EPA Research Partner Support Story: Predicting water quality at beaches
Partners: Local and regional beach managers across states that border the Great Lakes, as well as other states
Challenge: Predicting water quality at beaches
Resource: Virtual Beach software
Project Period: 2007 – Present
To protect public health, beach managers need to continually assess the level of potentially harmful microbes (primarily bacteria) in the water. However, traditional culture-based testing methods can take 24 hours to get results – preventing same-day, proactive beach closures and leaving many recreational swimmers open to sickness or infection, or potentially close a beach needlessly and incur economic losses. EPA’s Virtual Beach software offers a solution.

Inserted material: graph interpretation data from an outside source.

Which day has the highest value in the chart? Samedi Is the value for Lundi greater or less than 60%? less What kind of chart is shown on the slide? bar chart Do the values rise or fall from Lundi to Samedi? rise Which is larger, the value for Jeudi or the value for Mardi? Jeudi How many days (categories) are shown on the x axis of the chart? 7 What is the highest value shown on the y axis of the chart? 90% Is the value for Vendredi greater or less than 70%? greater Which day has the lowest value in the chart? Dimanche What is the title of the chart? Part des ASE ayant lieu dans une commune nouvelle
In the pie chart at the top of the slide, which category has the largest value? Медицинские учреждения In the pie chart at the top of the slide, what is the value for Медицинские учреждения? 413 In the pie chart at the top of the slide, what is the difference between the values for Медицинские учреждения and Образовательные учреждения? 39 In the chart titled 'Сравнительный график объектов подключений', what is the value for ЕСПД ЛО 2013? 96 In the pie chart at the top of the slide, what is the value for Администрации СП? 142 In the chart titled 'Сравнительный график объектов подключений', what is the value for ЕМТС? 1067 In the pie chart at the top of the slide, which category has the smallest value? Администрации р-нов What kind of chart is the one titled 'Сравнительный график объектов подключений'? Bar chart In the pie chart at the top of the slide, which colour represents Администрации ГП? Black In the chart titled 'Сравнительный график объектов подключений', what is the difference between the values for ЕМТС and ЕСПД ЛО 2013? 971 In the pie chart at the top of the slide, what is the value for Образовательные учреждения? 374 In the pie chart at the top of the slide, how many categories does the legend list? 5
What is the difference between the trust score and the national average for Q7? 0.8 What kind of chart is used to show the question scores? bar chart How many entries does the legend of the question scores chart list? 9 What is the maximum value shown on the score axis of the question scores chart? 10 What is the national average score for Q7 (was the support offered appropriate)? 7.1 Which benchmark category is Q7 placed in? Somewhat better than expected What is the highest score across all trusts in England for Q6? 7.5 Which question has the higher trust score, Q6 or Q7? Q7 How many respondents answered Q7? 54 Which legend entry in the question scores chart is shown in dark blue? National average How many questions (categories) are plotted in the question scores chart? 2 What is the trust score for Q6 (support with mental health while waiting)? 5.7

“This reliable, predictive water quality model is key to protecting health and promoting recreational enjoyment of our beaches. The model provides same-day public notifications of beach conditions at a lower cost than traditional monitoring. Communities that use Virtual Beach can dedicate more of their resources to locating and correcting sources of contamination and improving local beaches. The (Wisconsin DNR’s) partnership with EPA in the development of this practical scientific tool offers a great pay off.” – Wisconsin DNR former Secretary Cathy Stepp
Virtual Beach facilitates efforts to support the local economy while protecting the health of residents. Virtual beach is used to assist in advisory issuances in the Great Lakes states and to forecast water conditions in numerous locations in Illinois, Indiana, Maryland, Michigan, Minnesota, New York, Ohio, Pennsylvania, Rhode Island, South Carolina, and Wisconsin. In recent years, the software has been used for modeling water quality at water intake pipes (due to harmful algal bloom concerns) and shellfish harvesting areas (fecal coliform of typical concern) along the southern Atlantic coast.
An updated, web-based version of Virtual Beach is currently being developed. It will provide cutting-edge analytical tools, like ensemble modeling using a variety of machine-learning algorithms, as well as methods for handling non-detects and missing data, to maximize the predictive accuracy of water quality models while not over-fitting the training data which leads to poorer predictions. This package will be a general analytical tool that can be used for a large variety of site-specific modeling questions, e.g., at recreational beach sites, shellfish harvesting areas, or public drinking water intake locations.